The large-scale storing and processing of online data is a challenge faced by most organisations, and its importance is only set to rise as our professional and personal lives are increasingly experi-enced online.
Logging into an online account, downloading a file from a cloud server, watching a video on YouTube or liking someone’s social posts make up just a fraction of the millions of requests large online databases, such as Google, iCloud and Facebook, answer each second.
Traffic increases mean that online servers must play catch up, recalibrating and optimising their response times. The researchers’ work aims to decrease such response times, that are commonly slowed due to poor sharing of computing resources.
“Just like driving in peak hour, a spike in traffic can cause a bottleneck of requests. We’ve all experienced a slow website — often the cause is an inundation of requests — we call this an increase in latency,” explained Oana.
Professor Zwaenepoel emphasised that there is a growing need for technology that effectively deals with surges in traffic — a need that will only become more pronounced as the online world becomes the centre point for most commercial activity.
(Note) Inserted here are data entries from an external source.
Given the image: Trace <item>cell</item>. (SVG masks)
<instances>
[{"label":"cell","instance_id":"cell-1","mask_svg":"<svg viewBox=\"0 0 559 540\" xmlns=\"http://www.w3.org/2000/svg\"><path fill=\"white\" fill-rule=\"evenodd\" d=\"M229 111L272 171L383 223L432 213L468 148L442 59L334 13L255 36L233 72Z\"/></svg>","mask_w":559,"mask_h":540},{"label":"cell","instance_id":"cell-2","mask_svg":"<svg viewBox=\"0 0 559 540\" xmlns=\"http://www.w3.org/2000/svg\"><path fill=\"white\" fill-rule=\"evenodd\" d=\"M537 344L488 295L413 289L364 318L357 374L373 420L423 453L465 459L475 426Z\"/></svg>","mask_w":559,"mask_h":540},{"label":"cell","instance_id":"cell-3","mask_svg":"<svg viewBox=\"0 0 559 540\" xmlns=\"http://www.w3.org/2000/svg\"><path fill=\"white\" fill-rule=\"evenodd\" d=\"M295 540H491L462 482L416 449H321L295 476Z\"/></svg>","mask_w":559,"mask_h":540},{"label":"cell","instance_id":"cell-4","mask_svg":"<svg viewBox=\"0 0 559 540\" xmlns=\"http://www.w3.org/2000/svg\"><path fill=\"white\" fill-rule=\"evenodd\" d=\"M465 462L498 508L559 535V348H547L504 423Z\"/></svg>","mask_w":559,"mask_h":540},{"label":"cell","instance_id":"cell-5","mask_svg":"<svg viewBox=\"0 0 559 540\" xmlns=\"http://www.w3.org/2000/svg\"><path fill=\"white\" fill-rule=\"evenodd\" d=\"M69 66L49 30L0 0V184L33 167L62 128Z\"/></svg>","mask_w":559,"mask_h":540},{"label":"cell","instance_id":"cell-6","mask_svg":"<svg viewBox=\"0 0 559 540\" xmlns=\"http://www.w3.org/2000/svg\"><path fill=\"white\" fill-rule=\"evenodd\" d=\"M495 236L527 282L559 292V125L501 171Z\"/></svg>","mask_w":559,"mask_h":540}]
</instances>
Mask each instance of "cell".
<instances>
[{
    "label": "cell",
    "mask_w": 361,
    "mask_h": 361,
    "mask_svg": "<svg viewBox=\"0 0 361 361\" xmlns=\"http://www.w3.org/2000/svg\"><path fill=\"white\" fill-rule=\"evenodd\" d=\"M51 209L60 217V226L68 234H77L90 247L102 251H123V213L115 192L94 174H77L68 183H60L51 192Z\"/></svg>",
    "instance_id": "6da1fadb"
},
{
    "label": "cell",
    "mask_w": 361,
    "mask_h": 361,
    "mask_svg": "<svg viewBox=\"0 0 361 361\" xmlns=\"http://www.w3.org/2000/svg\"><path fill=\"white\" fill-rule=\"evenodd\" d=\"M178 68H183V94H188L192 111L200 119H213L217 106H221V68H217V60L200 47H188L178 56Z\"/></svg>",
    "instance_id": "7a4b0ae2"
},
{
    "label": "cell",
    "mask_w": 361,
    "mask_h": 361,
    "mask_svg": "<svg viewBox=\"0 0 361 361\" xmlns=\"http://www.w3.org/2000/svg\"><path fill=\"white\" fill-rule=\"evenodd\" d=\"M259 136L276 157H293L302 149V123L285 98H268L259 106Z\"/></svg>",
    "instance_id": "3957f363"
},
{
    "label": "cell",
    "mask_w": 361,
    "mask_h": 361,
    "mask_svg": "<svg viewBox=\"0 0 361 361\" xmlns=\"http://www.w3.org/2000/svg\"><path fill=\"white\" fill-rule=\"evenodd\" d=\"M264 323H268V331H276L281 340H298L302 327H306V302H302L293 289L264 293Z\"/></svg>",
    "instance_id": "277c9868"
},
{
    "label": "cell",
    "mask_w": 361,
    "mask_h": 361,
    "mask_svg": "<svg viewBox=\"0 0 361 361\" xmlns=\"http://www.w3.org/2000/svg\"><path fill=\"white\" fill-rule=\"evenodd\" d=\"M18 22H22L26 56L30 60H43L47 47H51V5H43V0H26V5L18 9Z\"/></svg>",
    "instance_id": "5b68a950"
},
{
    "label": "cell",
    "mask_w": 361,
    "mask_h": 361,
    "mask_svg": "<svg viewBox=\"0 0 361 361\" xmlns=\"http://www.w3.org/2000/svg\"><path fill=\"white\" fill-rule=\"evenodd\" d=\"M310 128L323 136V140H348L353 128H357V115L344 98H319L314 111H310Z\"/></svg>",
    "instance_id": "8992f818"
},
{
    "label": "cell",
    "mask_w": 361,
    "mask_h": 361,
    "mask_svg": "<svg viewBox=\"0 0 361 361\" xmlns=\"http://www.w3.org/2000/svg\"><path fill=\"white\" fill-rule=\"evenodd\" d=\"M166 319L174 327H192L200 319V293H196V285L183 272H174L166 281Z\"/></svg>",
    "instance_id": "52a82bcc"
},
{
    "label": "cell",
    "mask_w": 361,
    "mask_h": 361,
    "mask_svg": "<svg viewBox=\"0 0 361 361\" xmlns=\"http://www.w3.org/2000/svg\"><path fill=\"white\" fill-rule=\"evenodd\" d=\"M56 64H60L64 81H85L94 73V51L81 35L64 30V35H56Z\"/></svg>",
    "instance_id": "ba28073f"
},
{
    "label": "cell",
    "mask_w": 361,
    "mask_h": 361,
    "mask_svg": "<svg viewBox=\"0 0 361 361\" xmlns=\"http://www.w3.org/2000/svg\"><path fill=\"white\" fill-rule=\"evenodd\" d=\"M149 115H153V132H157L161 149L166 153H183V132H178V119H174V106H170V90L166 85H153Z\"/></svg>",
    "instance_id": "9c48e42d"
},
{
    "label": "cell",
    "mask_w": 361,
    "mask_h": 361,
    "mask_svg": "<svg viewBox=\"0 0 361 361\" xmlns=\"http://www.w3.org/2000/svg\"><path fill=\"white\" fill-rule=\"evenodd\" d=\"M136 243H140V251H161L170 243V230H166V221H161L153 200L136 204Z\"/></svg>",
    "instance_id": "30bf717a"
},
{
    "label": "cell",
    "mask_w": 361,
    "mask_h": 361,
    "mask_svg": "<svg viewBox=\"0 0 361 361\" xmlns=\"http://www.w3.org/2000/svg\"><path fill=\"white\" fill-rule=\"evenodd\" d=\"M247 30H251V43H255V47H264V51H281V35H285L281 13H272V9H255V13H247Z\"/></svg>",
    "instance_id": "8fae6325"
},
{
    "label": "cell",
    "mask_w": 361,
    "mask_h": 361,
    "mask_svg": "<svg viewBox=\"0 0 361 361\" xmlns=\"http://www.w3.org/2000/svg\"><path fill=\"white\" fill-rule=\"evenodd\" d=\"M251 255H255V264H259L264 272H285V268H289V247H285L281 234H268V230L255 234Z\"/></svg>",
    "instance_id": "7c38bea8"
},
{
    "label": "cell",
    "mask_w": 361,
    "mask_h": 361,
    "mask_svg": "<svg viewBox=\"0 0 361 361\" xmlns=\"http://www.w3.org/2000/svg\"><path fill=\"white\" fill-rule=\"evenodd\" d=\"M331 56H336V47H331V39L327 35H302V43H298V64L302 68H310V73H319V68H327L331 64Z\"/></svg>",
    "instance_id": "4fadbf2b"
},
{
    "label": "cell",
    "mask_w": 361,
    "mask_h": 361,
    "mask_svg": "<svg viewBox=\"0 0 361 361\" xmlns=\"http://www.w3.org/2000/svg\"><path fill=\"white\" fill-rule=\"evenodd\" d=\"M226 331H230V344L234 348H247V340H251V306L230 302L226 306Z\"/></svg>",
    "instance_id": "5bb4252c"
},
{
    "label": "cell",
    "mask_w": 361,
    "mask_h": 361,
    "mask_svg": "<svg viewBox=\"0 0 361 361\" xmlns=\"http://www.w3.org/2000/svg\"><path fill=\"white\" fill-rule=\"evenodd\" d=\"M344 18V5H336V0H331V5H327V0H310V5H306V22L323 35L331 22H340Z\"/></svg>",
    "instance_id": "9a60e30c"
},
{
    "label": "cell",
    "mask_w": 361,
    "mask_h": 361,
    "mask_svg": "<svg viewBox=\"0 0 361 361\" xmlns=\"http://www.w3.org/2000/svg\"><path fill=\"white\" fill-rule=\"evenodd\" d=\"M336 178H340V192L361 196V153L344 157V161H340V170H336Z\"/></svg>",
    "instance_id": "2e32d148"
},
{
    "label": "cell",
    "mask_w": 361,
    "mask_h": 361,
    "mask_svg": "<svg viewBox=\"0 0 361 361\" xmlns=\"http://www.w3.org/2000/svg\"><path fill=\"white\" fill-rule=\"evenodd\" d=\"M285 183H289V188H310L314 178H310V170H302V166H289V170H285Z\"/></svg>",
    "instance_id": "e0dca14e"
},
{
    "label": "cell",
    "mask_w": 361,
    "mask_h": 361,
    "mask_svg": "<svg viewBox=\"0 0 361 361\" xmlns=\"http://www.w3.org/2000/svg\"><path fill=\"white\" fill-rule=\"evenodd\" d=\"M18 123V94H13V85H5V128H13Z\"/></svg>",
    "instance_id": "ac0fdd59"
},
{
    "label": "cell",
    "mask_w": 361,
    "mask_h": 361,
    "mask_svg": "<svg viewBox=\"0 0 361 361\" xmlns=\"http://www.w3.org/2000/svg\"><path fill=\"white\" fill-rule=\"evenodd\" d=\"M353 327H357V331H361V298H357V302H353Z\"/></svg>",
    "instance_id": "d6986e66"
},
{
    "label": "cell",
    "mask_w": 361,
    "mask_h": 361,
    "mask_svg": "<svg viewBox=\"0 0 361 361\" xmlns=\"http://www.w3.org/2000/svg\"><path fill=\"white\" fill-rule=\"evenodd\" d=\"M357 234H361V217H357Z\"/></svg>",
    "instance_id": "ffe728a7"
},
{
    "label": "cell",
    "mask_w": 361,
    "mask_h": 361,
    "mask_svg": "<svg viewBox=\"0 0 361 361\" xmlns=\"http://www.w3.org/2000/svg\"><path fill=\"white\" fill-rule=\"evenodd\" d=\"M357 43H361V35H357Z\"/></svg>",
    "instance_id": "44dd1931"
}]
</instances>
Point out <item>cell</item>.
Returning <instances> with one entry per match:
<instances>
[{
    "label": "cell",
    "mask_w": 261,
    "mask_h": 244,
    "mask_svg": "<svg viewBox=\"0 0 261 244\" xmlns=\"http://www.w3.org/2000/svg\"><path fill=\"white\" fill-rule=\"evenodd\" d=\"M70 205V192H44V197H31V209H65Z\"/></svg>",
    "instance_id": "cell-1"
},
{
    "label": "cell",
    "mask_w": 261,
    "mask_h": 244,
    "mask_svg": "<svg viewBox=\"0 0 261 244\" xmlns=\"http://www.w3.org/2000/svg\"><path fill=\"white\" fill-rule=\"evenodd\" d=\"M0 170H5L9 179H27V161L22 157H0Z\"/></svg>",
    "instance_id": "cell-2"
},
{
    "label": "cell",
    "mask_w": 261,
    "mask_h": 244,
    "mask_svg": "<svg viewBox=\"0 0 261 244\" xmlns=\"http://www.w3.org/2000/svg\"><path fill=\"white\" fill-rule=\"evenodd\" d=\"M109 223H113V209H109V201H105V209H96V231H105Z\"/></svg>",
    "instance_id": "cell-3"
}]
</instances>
“As more people come online, large online servers are dealing with an increasing level of traffic and requests each day. Our method focuses on generating shorter response times for customer requests to ensure performance predictability and improve user experience,” said Professor Willy Zwaenepoel.
“This reliability requires complex infrastructure, however the issue is large online services need to create a predictable experience while dealing with large swathes less-predictable requests."
According to Oana, online systems such as Facebook, Google and iCloud are experiencing a period of rapid expansion. By providing lower latency and better predictability, she believes her research will improve the reliability of data transmission.
“Improvements might be in seconds or milliseconds, however, this all adds up. Improved latency contributes to greater productivity and a better user experience,” said Oana.
“We have designed a scheduler that ensures the computing resources are split productively between the customer requests and routine maintenance work. Our solution ensures that customer requests are never blocked by maintenance work,” she said.
Usenix ATC is one of the industry’s largest conferences, attended by researchers from across the globe.
“This was our very first appearance at Usenix so it’s remarkable that we have won the best paper award!” Professor Zwaenepoel concluded.
The research has been conducted in collaboration with Silicon Valley software company, Nutanix. The code used for the paper is open-source.